(What the exercise asks) Please locate every line in the material below that contains the word "right" and copy each of those lines out. Case counts, so only lines with that exact capitalization qualify.

(Dataset rows)
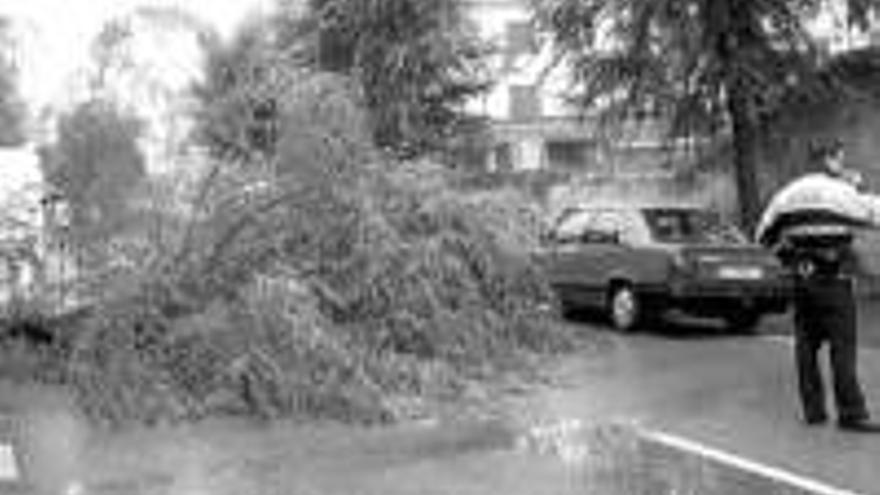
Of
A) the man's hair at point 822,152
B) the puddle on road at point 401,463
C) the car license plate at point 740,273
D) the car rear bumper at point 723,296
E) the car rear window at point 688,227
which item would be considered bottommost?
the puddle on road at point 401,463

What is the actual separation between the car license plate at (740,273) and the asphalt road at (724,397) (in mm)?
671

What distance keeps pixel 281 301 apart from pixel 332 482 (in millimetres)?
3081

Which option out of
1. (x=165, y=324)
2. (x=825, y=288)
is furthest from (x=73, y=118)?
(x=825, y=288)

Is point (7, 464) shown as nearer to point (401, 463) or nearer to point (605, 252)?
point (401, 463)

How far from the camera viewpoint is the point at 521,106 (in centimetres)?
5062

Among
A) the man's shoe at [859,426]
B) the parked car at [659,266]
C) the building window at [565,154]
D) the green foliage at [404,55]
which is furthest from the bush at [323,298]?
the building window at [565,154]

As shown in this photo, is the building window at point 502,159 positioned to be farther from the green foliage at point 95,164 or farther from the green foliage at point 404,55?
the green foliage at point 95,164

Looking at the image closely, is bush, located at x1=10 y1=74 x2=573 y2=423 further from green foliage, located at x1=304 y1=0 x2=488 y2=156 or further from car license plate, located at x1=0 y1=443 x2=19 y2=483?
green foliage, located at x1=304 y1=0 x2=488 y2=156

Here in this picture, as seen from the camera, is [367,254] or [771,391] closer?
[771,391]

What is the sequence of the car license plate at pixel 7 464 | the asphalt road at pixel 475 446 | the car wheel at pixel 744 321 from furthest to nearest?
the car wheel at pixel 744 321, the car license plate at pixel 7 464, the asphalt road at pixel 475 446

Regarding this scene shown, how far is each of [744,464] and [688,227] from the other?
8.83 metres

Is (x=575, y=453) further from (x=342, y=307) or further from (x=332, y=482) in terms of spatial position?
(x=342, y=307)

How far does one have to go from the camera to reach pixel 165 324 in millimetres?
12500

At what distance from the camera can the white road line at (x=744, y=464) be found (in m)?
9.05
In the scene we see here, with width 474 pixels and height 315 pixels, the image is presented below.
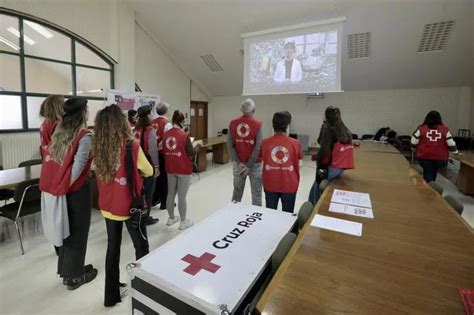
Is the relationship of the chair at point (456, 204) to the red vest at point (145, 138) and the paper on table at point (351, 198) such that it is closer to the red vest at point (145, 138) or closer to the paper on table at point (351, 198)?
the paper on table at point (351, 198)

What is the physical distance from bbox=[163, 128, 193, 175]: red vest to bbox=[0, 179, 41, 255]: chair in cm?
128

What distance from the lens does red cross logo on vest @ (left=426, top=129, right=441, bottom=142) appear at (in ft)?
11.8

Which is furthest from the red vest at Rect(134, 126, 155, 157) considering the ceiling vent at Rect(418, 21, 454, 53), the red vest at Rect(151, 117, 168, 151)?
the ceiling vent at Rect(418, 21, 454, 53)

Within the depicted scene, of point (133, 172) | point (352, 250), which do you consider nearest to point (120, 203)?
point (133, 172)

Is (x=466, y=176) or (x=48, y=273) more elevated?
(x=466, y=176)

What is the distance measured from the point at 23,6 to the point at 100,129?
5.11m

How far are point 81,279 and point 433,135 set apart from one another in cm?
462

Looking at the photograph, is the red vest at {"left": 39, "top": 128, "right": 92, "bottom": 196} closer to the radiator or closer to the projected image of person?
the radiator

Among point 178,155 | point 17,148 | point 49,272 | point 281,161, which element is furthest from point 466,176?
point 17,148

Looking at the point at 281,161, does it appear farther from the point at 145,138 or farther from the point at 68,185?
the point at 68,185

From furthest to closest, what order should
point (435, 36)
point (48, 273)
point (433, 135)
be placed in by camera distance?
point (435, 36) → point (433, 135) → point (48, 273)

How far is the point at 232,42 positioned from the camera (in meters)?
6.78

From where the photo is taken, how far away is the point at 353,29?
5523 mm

...

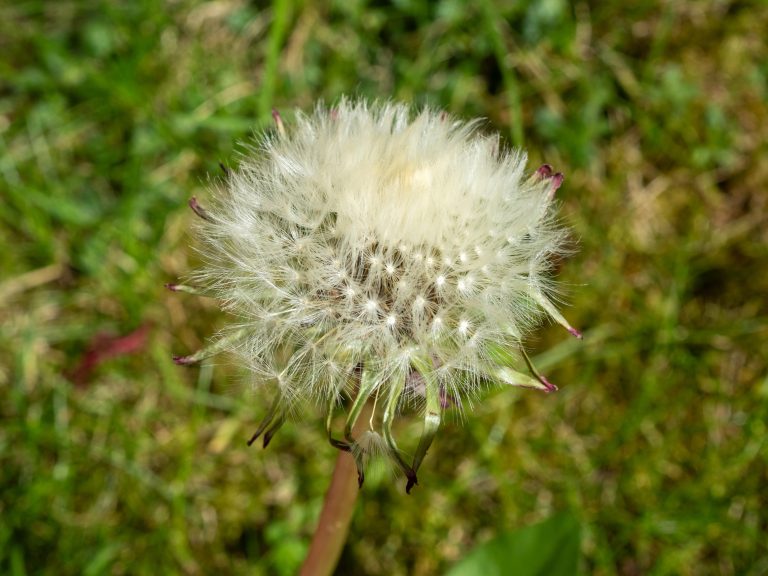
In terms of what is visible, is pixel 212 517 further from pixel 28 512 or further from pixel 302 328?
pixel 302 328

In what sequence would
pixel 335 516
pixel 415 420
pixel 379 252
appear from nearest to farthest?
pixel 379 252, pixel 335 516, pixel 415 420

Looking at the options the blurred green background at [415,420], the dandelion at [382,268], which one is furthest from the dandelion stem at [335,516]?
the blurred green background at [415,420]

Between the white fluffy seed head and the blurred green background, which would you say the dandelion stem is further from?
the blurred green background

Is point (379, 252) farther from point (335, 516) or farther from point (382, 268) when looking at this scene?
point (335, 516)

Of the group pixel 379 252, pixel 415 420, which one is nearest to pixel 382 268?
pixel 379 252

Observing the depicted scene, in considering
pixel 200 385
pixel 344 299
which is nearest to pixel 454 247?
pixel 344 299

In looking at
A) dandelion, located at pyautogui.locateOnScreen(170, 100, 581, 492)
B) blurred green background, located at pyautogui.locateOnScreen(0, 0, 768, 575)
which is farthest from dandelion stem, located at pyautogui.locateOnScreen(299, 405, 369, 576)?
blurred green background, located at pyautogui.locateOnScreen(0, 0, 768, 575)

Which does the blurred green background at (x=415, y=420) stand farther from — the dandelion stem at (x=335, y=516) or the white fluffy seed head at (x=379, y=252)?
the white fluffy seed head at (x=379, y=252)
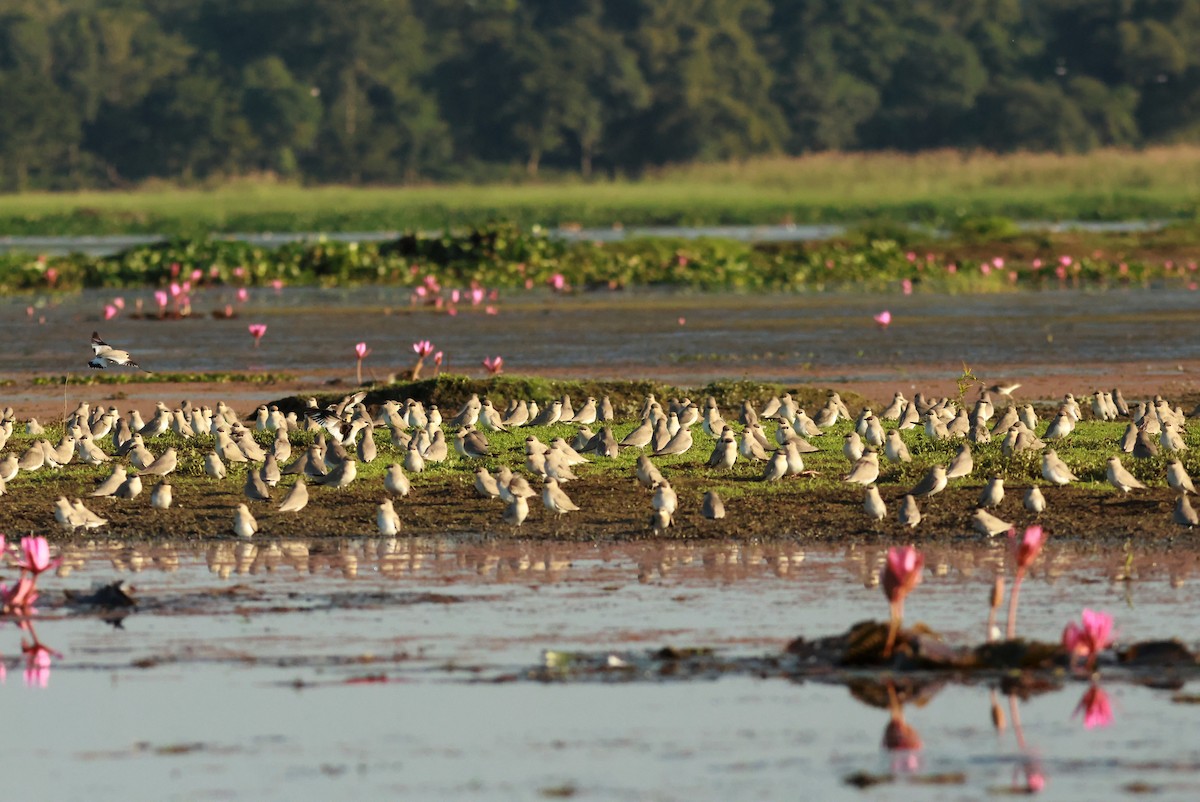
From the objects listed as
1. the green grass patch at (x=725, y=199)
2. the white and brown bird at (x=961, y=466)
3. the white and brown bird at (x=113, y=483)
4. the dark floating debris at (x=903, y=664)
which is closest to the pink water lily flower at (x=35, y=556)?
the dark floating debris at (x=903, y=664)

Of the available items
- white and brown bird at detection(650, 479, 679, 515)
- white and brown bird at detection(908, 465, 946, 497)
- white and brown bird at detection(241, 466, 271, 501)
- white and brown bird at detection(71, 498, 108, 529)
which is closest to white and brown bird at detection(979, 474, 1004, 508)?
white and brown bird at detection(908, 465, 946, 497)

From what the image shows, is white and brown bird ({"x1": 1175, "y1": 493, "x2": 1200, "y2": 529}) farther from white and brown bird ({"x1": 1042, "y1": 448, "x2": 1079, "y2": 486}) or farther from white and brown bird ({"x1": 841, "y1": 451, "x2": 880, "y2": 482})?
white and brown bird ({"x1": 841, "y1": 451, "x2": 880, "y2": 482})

(Solution for this problem)
What distance from the lens does red cross logo on vest @ (left=426, top=129, right=441, bottom=142) appear at (in ft)?
Looking at the photograph, is the red vest at {"left": 39, "top": 128, "right": 92, "bottom": 196} closer to the radiator or closer to the projected image of person?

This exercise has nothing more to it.